**Text excerpt**
════════
According to an article in the Telegraph newspaper, languages could disappear from the UK school curriculum in a decade.




Languages could fall off school curriculum in a decade according to a Telegraph article; raising bilingual children; advantage of being bilingual; benefits of being bilingual
Languages could fall off school curriculum in a decade according to a Telegraph article

But fear not – I want to explain why this can, in fact, present a great opportunity if you’re raising your child to be bilingual, trilingual or multilingual.


Why is language education in decline?


Let me first give you a quick summary of some key findings from the article.


The article begins by explaining why languages could fall off the curriculum in a decade here in the UK, and the reason is simple: because the country will run out of stuff capable of teaching them!


The annual British Council report showed that there has been more than 60% fall in numbers taking GCSE French alone in the last two decades, from 331,000 in 2003 to 131,000 in summer 2023.


According to the article, state schools in England do not have to teach those aged 5 to 7 a language. It only becomes compulsory for children aged 7 to 11 to study a language.


For those unfamiliar with the UK school system, state schools mean government-funded schools, or what you might call public schools in the US.


And living in the UK ourselves, I know for a fact that my children's school, which is a very good state school in our area, does not teach foreign languages until year 3 or 3rd grade in American terminology.


Some Schools Only Offer Language Lessons for 30 Minutes a Week


According to the article, Katherine Vintiner, a private school headteacher, claimed that in practice, many schools are barely able to offer a language even when it becomes compulsory, with some only able to after 30 minutes a week.


There is also a problem in finding suitably qualified language teachers.


30 minutes A WEEK.


That’s a shocking figure!


Does anyone seriously think that a child can learn to speak a language with 30 minutes of classroom learning a week?


Ms Vintiner believes that the key to reversing the trend is to introduce children to speaking and studying modern languages immersively at an earlier age – she said that in her school, pupils speak English and French in the lessons from age 5 and, as a result, are normally fluent by the age of eight or nine.


So, now that I’ve summarised the key findings of this article, what are the main takeaways that I’d like to share with you?


My Initial Reaction


What was my initial reaction when I first read this article?


Alarm, a sense of crisis, but quickly followed by excitement – because straightaway, I saw that this alarming trend presents immense opportunities to families like us, and I knew I had to share my insights with you.


At this point, it’s worth pointing out that this way of thinking about a crisis is, in fact, built into the Chinese word for crisis, weiji, which is made up of two characters: wei means danger or crisis, and ji means opportunities.


The Chinese word for "crisis" is made up of "danger" and "opportunity" - the two always co-exist
The Chinese word for "crisis" is made up of "danger" and "opportunity" - the two always co-exist

Bad News: Why This is a Crisis


So, let’s try to unpack why this might be a crisis.


Firstly, this article confirms that if your child attends a standard state school, you simply cannot assume that they can become fluent in a second language at school.


As a parent, this means that you have to take matters into your own hands and control your child’s language education.
════════
**Record set**
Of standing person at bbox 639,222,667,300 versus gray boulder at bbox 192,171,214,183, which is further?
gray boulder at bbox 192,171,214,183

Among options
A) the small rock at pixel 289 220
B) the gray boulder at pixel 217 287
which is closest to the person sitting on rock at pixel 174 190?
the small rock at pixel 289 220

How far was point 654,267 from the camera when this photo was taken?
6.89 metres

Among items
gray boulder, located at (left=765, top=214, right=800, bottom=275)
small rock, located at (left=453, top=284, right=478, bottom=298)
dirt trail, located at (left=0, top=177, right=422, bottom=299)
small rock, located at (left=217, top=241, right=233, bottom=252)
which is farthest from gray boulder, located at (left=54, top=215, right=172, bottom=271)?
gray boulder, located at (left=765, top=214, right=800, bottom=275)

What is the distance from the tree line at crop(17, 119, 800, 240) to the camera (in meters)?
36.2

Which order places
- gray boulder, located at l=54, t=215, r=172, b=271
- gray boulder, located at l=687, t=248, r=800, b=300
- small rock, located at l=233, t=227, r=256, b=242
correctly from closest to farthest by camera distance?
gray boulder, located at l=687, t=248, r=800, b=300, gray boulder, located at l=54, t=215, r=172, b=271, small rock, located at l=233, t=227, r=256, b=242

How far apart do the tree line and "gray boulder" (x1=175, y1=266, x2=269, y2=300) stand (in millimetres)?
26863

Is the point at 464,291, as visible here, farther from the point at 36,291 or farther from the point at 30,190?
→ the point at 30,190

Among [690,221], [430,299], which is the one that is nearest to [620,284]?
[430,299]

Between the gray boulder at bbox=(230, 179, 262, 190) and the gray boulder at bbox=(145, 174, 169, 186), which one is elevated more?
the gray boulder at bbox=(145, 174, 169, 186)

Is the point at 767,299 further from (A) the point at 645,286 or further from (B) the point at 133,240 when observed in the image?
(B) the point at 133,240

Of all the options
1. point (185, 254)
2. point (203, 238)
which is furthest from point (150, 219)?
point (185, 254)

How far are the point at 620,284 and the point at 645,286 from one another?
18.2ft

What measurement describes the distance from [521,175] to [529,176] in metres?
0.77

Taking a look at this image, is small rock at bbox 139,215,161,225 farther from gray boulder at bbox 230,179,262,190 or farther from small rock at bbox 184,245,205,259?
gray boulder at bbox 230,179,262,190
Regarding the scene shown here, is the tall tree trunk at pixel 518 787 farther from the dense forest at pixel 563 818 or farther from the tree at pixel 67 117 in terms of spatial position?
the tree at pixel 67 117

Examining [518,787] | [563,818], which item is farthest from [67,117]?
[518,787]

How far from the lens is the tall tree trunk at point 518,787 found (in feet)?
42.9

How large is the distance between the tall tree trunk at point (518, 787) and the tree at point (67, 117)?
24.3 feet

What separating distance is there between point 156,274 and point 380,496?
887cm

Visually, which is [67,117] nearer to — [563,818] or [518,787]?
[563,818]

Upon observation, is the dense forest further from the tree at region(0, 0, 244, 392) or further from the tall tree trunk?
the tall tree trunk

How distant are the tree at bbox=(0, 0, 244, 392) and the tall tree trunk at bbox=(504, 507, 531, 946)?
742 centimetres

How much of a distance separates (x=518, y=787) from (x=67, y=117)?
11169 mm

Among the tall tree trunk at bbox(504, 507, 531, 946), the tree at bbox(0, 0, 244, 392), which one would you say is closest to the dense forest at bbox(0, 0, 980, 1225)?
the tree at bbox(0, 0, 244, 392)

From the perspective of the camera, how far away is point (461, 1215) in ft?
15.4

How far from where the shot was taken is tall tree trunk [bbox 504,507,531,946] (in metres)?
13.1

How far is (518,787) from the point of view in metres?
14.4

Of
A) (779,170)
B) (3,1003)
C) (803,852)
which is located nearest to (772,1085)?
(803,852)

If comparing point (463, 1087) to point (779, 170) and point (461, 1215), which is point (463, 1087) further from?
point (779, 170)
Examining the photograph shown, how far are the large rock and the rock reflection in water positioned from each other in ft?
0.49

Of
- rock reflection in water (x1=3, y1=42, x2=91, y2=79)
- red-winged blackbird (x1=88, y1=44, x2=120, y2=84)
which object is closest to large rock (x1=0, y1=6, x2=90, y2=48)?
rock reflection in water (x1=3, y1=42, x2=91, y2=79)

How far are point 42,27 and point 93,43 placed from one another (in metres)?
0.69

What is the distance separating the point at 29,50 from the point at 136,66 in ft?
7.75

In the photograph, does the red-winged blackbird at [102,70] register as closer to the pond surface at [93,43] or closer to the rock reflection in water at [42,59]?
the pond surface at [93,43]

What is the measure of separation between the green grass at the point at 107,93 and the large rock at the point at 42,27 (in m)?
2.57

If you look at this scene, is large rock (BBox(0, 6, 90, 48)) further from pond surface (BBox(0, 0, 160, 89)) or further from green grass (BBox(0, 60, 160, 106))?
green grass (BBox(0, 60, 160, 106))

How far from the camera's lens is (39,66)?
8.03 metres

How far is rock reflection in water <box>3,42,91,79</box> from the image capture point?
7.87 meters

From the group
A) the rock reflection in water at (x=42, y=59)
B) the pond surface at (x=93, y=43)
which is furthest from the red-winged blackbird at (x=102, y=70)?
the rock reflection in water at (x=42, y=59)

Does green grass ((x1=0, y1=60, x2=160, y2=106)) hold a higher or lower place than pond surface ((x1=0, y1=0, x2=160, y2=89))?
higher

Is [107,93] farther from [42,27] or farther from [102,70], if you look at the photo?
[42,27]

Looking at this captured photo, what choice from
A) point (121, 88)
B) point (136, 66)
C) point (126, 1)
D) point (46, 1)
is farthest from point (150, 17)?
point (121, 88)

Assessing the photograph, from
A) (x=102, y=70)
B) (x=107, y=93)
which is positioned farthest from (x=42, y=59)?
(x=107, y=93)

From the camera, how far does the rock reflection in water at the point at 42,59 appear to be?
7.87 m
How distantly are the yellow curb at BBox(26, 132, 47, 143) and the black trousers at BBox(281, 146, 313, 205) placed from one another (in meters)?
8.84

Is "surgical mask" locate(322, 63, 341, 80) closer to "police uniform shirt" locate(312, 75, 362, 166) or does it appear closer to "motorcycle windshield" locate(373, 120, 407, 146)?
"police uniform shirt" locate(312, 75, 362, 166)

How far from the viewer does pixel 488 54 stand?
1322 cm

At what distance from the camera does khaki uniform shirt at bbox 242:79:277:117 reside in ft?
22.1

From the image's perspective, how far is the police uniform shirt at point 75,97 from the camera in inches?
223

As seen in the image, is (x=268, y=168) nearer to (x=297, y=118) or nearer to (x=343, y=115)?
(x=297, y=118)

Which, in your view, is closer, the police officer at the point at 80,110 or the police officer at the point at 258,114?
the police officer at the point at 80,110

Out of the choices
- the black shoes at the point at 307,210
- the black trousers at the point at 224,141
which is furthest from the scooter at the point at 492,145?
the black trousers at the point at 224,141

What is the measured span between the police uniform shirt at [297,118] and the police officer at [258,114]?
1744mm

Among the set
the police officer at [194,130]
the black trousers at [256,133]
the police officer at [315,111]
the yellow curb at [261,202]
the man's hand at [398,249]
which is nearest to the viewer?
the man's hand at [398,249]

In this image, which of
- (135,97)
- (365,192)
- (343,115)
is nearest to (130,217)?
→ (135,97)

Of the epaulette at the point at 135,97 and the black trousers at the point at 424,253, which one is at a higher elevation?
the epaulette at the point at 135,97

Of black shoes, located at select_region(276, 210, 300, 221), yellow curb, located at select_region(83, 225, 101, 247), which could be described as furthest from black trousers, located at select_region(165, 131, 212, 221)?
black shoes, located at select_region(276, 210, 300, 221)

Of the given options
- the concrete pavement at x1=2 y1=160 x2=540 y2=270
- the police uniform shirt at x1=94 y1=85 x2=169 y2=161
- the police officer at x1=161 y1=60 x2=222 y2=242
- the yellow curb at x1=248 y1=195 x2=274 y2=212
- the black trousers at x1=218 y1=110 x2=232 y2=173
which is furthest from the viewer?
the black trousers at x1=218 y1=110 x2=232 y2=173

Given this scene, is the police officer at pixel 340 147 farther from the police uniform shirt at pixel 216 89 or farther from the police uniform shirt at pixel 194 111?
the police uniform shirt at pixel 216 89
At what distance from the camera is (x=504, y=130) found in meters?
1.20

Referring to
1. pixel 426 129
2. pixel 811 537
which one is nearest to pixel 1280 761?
════════
**Work to do**
- A) Print the part of the text on language teaching in UK schools that opens with the words containing "But fear not" and closes with "education in decline?".
- B) Write what comes next in the text on language teaching in UK schools, picking up after its final sentence.
The listing isn't needed here.

**Results for each task**
- A)
But fear not – I want to explain why this can, in fact, present a great opportunity if you’re raising your child to be bilingual, trilingual or multilingual.


Why is language education in decline?

- B)
In practical terms, this means that if you want to raise your child to be bilingual/ trilingual/ multilingual, you have two options:


1) consider sending your child to a fully bilingual school from an early age if you don’t want to entirely rely on yourselves;


2) do it yourself or with your partner, possibly also with the help of grandparents, paid help, weekend language schools etc., but if this is the route you take, you have to be very committed, although it’s entirely possible.


So that’s the crisis part.


What about the opportunities? And this is where things get exciting.


Why This Trend Can Bring Opportunities For Bilingual Families


Firstly, if current trends continue, in the UK at least there will be fewer people who are fluent in a second, let alone third or fourth language in 10, 20 years’ time.


But as I’ve discussed before, language skills are increasingly valued by employers.





Check out my video on this topic if you want to find out more, but here’s a quick recap of some key statistics:


  • Numerous recent surveys show that being multilingual can improve one’s earning potential by anything from 3% to as much as 15%. Bilingual and multilingual candidates are also more likely to be hired in the first place.


  • In the US, between 2016 and 2019, the demand for bilingual talent increased by 14%.


  • In 2020, 75% of employers in the U.K. valued foreign language skills, particularly the ability to be bilingual.

These figures clearly suggest that employers are increasingly aware of the value of bilingual employees and are actively seeking out individuals with language skills.


So, what this means is that if you successfully raise your child to be bilingual/ trilingual/ multilingual, your child will automatically have a major advantage when they grow up!


Career Options for Bilingual and Multilingual Individuals


Language skills are useful across so many sectors. Just to give you some examples:


  • Translation and interpreting: being fluent in two more languages equips you with the skills to become a translator or interpreter (which is what I do when I’m not working on this channel!)

  • Teaching and education: as the article suggests, there’ll be a significant shortage of language teachers, so this could be a great career option for bilingual individuals


  • Business and commerce: In today's global economy, many businesses operate internationally. Language skills are highly valued in fields such as international marketing, sales, and negotiation.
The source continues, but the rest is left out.